**Source document**:
When we finished taking pictures of everything, we put on these huge towels and went into the steam room. Boy, was that interesting. Very steamy. There were these tiny mosaic tiles everywhere—the floor, ceiling, benches. There were also lights in the ceiling that changed colors like a Christmas tree.
The woman came to get us again, this time to have us change into the bathrobes and meet our massage therapists. They took us to a “blue room,” as we called it, to sit in super comfy chairs while we waited for like two seconds for them to call us back. (I forgot to mention that two of them had been called in to work especially for us. There were only two working already, and we had four in our group.)
I started by picking out which oil I wanted for my massage and confirming that I wasn’t allergic to any of what they would use for my facial. Then it was time to get it poppin’. I had a thirty-minute back massage that was absolutely wonderful. After the massage, the woman held up the giant towel used for modesty purposes. I thought she was telling me to put my robe back on, so I got up and made my way to my robe. I was not about to get a facial in nothing but my skivvies. Turns out I can’t take direction. She wanted me to turn over onto my back. I was going to LAY DOWN for my facial. What. The. Eff?! How pampered can you get? Part of me was mad at myself for blowing my I-do-this-all-the-time-your-spa-is-nothing-compared-to-where-I-usually-go cover. An even bigger part (pretty much 99.9% of me) was still beyond pumped and in shock about the whole experience.
The facial was so relaxing, I fell asleep. The last thing I remember is thinking how good it smelled that I wanted to lick the part that had gotten on my lip, but how the therapist might think it strange if I ate the facial. Then I thought I shouldn’t go to sleep because I wouldn’t remember the facial. Then she massaged my feetsies, and it was lights out. I mean, seriously. An hour-long facial? Yeah. I passed out.
After I got dressed, the massage therapist led me back to the changing room and turned the jacuzzi on for me. I didn’t bring any sort of swimsuit, so I didn’t bother getting in. I did, however, take a million pictures of myself post-massage before experiencing the most amazing shower ever. After that, I again took a million more pictures.
I ended up stuffing a washcloth, the undergarments (they’re hilarious; you would’ve taken them too), and of course the bathrobe into my purse before I left. I would’ve snagged a towel too, but it wouldn’t fit.
After the spa, we went to find food. We were starving. The birthday girl had a particular restaurant in mind, but it ended up being closed, as Monday was a holiday. So we went over to the mall instead.

**Provided material**:
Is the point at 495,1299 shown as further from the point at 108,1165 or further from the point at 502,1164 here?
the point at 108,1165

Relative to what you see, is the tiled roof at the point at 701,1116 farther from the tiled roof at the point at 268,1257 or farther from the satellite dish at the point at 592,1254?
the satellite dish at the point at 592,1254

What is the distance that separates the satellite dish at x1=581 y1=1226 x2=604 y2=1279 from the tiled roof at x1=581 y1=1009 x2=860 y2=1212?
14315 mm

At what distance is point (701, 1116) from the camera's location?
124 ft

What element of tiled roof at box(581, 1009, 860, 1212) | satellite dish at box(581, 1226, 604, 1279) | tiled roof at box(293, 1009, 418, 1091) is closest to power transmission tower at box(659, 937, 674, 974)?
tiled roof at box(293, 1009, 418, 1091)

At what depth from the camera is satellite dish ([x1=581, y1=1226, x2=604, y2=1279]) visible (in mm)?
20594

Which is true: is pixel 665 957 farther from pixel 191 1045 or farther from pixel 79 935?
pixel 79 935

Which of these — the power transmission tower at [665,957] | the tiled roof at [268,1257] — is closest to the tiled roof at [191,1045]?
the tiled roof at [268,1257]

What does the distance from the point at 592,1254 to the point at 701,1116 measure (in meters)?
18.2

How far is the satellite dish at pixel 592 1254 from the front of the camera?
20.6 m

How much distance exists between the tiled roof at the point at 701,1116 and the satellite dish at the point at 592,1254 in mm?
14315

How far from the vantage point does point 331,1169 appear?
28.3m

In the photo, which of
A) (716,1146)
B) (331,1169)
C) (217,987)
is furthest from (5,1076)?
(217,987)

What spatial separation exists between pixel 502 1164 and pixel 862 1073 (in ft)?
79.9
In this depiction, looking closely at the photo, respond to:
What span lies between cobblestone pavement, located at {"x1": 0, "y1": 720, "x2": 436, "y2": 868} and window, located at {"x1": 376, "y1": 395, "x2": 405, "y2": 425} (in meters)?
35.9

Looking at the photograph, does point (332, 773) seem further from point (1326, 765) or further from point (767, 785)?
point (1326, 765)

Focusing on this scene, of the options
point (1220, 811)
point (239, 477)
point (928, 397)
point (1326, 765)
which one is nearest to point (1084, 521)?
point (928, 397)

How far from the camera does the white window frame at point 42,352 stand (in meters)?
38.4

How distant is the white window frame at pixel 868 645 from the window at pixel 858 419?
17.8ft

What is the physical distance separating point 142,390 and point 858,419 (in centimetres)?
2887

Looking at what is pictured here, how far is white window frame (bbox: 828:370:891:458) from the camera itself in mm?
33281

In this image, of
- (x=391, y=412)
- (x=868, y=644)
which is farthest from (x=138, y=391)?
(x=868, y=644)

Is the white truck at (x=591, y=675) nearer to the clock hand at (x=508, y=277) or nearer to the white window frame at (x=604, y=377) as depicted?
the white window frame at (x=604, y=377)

**Work to be completed**:
Copy the spa account word for word, starting at "The facial was" and ending at "I passed out.".

**Solved exercise**:
The facial was so relaxing, I fell asleep. The last thing I remember is thinking how good it smelled that I wanted to lick the part that had gotten on my lip, but how the therapist might think it strange if I ate the facial. Then I thought I shouldn’t go to sleep because I wouldn’t remember the facial. Then she massaged my feetsies, and it was lights out. I mean, seriously. An hour-long facial? Yeah. I passed out.